RoiAlign - version 10#

This page documents version 10 of operator RoiAlign. See RoiAlign for the latest version (since version 22).

  • Domain: ai.onnx

  • Since version: 10

Region of Interest (RoI) align operation described in the Mask R-CNN paper. RoiAlign consumes an input tensor X and region of interests (rois) to apply pooling across each RoI; it produces a 4-D tensor of shape (num_rois, C, output_height, output_width).

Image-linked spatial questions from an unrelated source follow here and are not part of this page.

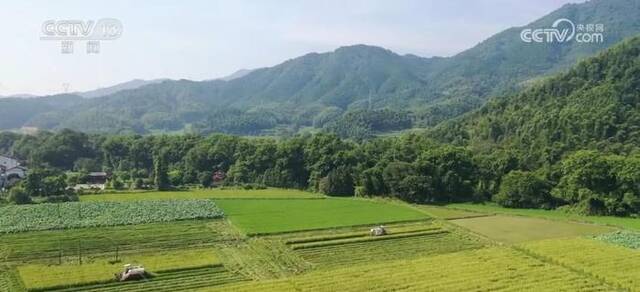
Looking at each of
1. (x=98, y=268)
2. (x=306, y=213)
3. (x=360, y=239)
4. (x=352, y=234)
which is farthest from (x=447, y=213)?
(x=98, y=268)

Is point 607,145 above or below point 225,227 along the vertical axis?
above

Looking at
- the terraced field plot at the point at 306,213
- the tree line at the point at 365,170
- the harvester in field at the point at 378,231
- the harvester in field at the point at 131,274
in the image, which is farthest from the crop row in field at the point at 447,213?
the harvester in field at the point at 131,274

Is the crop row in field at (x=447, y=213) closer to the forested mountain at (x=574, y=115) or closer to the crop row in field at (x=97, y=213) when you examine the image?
the crop row in field at (x=97, y=213)

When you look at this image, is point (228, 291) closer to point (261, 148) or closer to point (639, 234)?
point (639, 234)

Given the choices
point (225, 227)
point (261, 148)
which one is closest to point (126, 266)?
point (225, 227)

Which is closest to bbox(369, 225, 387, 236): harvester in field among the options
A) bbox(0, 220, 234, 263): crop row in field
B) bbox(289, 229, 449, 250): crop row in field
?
bbox(289, 229, 449, 250): crop row in field

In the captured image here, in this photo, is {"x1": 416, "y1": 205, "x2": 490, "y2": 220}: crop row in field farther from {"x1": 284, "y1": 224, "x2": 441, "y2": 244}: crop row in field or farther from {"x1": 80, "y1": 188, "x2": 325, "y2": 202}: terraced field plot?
{"x1": 80, "y1": 188, "x2": 325, "y2": 202}: terraced field plot

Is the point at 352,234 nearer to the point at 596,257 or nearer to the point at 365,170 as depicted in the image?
the point at 596,257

RoiAlign is proposed to avoid the misalignment by removing quantizations while converting from original image into feature map and from feature map into RoI feature; in each ROI bin, the value of the sampled locations are computed directly through bilinear interpolation.

Inputs

  • X (T1): Input data tensor from the previous operator; 4-D feature map of shape (N, C, H, W), where N is the batch size, C is the number of channels, and H and W are the height and the width of the data.

  • rois (T1): RoIs (Regions of Interest) to pool over; rois is 2-D input of shape (num_rois, 4) given as [[x1, y1, x2, y2], …]. The RoIs’ coordinates are in the coordinate system of the input image. Each coordinate set has a 1:1 correspondence with the ‘batch_indices’ input.

  • batch_indices (T2): 1-D tensor of shape (num_rois,) with each element denoting the index of the corresponding image in the batch.

Outputs

  • Y (T1): RoI pooled output, 4-D tensor of shape (num_rois, C, output_height, output_width). The r-th batch element Y[r-1] is a pooled feature map corresponding to the r-th RoI X[r-1].

Type Constraints

  • T1: Constrain types to float tensors. Allowed types: tensor(bfloat16), tensor(double), tensor(float), tensor(float16).

  • T2: Constrain types to int tensors. Allowed types: tensor(int64).